If you have an XML file named MyXML.xml, you can easily get the XML using the following command.
xmllint MyXML.xml
After executing the above command, you will get the output as follows.
<?xml version="1.0"?>
<specification>
<type>Laptop</type>
<model>Macbook</model>
<screenSizeInch>14</screenSizeInch>
</specification>
This library contains some options or flags. The available options of the library are shared below.
- --auto - This flag is used to generate documentation for testing.
- --catalogs - This flag is used to use the catalogs from SGML_CATALOG_FILES. Otherwise, the default is to use /etc/xml/catalog.
- --chkregister - This flag is used to turn on node registration.
- --compress - This flag turns on gzip compression of the output.
- --copy - This flag is used to test the internal copy implementation.
- --c14n - This flag is used to serialize the results of the parsing to stdout using W3C XML Canonicalization (C14N). It also preserves comments in the results.
- --dtdvalid URL - This flag is used to validate using the DTD specified by the URL.
- --dtdvalidfpi FPI - This flag is used to specify the DTD using the public identifier FPI for validation; note that this flag requires the directory to be exported as a public identifier to work.
- --debug - This flag is used to parse the file. It also outputs an annotated tree which is an in-memory version of the document.
- --debugent - This flag is used to debug entities defined in the documentation.
- --dropdtd - This flag is used to remove the DTD from the output.
- --dtdattr - This flag will fetch an external DTD. It also populates the tree with inherited attributes.
- --encode - This flag will provide output in a given encoding.
- --format - This flag will reformat and re-indent the output.
- --help - This flag will print out a summary of xmllint usage.
- --html - This flag is used to use the HTML parser.
- --htmlout - This flag will display the results as an HTML file. It will output the necessary HTML tags around the result tree output so that the results can be displayed/viewed in a browser.
- --insert - This flag is used to test a valid insert.
- --loaddtd − This flag is used to fetch an external DTD.
- --load-trace - This flag will display all documents loaded as they are processed to stderr.
- --maxmem NNBYTES - This flag is used to test parser memory support. Here, NNBYTES is the maximum number of bytes that the library can allocate.
- --memory - This flag is used to parse from memory.
- --noblanks - This flag will remove ignorable whitespace.
- --nocatalogs - This flag specifies not to use any catalogs.
- --nocdata - This flag will replace CDATA sections by equivalent text nodes.
- --noent - This flag will replace entity references with entity values.
- --nonet - This flag specifies not to use the Internet to retrieve the DTD or entities.

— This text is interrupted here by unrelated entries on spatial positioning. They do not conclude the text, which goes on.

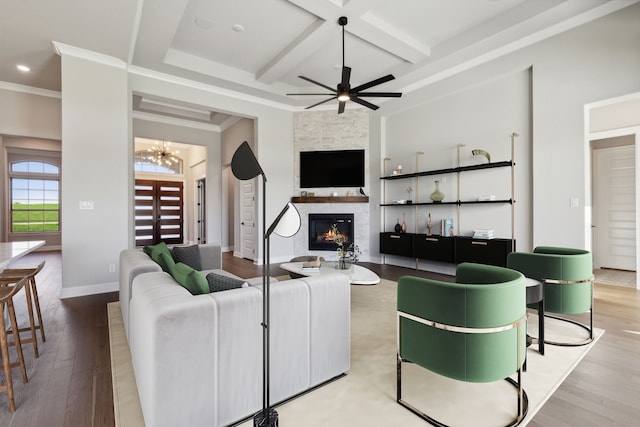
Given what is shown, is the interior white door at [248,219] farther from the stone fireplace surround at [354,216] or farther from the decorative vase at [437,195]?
the decorative vase at [437,195]

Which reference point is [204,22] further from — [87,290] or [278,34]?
[87,290]

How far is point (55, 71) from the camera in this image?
4.72 m

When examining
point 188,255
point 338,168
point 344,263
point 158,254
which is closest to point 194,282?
point 158,254

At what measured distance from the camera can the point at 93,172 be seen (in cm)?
427

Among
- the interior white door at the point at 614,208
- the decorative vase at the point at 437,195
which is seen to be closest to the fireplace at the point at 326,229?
the decorative vase at the point at 437,195

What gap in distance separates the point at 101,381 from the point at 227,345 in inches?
47.5

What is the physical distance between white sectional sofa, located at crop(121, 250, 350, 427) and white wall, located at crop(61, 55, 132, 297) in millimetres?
3112

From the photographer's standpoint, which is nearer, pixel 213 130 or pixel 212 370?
pixel 212 370

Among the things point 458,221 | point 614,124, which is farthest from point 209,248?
point 614,124

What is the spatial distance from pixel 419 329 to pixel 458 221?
407 cm

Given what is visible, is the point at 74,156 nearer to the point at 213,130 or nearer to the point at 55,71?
the point at 55,71

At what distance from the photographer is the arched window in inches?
333

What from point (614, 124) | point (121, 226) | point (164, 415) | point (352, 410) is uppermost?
point (614, 124)

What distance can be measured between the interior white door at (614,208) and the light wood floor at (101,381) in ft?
9.18
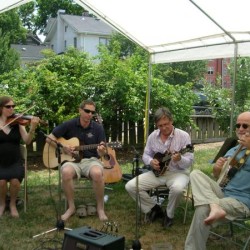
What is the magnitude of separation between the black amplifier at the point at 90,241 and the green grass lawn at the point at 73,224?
71 centimetres

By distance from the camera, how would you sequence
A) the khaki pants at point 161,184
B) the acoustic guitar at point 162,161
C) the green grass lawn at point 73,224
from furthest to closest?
the acoustic guitar at point 162,161
the khaki pants at point 161,184
the green grass lawn at point 73,224

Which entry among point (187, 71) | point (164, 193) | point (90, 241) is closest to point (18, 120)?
point (164, 193)

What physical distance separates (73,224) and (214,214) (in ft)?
5.75

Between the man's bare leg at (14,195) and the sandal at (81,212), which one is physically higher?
the man's bare leg at (14,195)

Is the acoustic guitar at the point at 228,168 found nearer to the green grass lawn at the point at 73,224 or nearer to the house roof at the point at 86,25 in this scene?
the green grass lawn at the point at 73,224

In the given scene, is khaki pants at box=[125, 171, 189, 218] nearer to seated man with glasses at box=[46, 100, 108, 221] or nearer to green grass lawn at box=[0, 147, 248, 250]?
green grass lawn at box=[0, 147, 248, 250]

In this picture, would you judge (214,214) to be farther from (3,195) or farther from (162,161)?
(3,195)

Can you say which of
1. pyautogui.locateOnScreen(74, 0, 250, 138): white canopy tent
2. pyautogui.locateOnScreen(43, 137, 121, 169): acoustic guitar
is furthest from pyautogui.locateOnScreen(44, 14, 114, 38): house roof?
pyautogui.locateOnScreen(43, 137, 121, 169): acoustic guitar

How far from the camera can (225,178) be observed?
3.38 meters

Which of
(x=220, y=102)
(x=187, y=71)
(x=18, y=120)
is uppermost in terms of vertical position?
(x=187, y=71)

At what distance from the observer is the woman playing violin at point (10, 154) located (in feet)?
14.0

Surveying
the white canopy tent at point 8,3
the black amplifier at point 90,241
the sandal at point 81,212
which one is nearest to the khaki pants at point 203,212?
the black amplifier at point 90,241

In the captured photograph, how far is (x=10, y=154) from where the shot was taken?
437cm

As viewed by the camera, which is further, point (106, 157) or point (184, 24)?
point (184, 24)
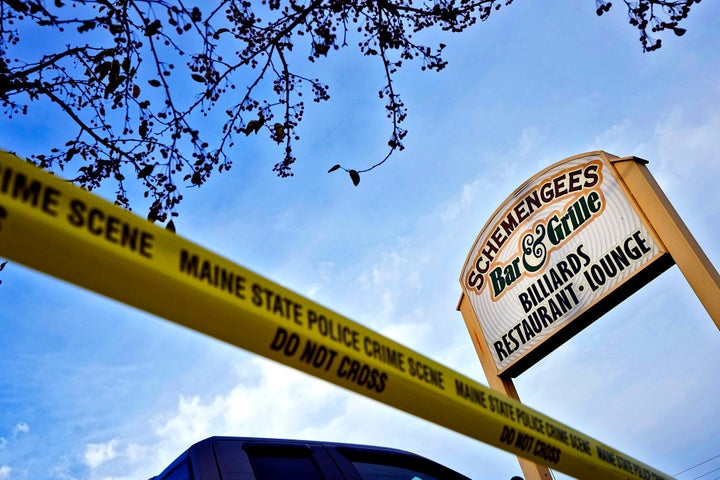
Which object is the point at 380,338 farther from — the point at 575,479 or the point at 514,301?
the point at 514,301

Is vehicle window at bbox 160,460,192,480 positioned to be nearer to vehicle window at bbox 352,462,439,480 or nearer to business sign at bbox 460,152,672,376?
vehicle window at bbox 352,462,439,480

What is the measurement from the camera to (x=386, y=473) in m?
3.03

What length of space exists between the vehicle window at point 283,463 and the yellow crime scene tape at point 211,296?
3.75 ft

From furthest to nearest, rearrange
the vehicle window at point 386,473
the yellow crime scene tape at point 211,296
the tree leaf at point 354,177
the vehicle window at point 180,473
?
the tree leaf at point 354,177
the vehicle window at point 386,473
the vehicle window at point 180,473
the yellow crime scene tape at point 211,296

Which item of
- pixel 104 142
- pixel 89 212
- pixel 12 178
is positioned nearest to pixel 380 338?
pixel 89 212

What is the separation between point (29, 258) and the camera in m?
1.10

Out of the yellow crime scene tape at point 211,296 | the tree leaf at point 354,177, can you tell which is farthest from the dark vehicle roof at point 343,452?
the tree leaf at point 354,177

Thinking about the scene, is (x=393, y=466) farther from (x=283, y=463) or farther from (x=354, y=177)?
(x=354, y=177)

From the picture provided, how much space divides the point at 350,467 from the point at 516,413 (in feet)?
3.87

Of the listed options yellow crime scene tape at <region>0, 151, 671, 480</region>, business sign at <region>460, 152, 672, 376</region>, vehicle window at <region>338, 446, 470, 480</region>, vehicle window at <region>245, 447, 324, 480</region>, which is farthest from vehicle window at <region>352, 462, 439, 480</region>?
business sign at <region>460, 152, 672, 376</region>

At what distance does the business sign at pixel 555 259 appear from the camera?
6.80 meters

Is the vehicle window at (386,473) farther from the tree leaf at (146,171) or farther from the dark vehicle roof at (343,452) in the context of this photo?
the tree leaf at (146,171)

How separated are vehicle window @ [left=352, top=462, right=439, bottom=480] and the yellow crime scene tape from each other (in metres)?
1.18

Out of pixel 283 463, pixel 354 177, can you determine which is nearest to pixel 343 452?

- --noout - This flag will suppress the output. By default, xmllint will display the output of the result tree.
- --nowarning - This flag specifies that no warnings should be emitted from the validator and/or parser.
- --nowrap - This flag specifies that the HTML document wrapper should not be output.
- --noxincludenod - This flag is used to perform XInclude processing, but specifies that the XInclude start and end nodes are not generated.
- --nsclean - This flag is used to remove redundant namespace declarations.
- --output FILE - This flag defines the file path where xmllint saves the parsing results.
- --path "PATH(S)" - This flag is used to load DTDs or entities using the colon-separated or space-separated list of file system paths specified by PATHS. Here, the space-separated list is enclosed in quotes.
- --pattern PATTERNVALUE - This flag is used to exercise the pattern recognition engine that can be used with the reader interface. It is also used for debugging.
- --postvalid - This flag is used to validate after parsing is complete.
- --push - This flag enables push mode.
- --recover - This flag is used to output any parsable portions of the invalid document.
- --relaxng SCHEMA - This flag will use a RelaxNG file named SCHEMA for validation.
- --repeat - This flag is used to repeat 100 times for timing or profiling purposes.
- --schema - This flag will use the W3C XML schema file called SCHEMA.
- --shell - Run the navigation shell.
- --stream - This flag is for the streaming API.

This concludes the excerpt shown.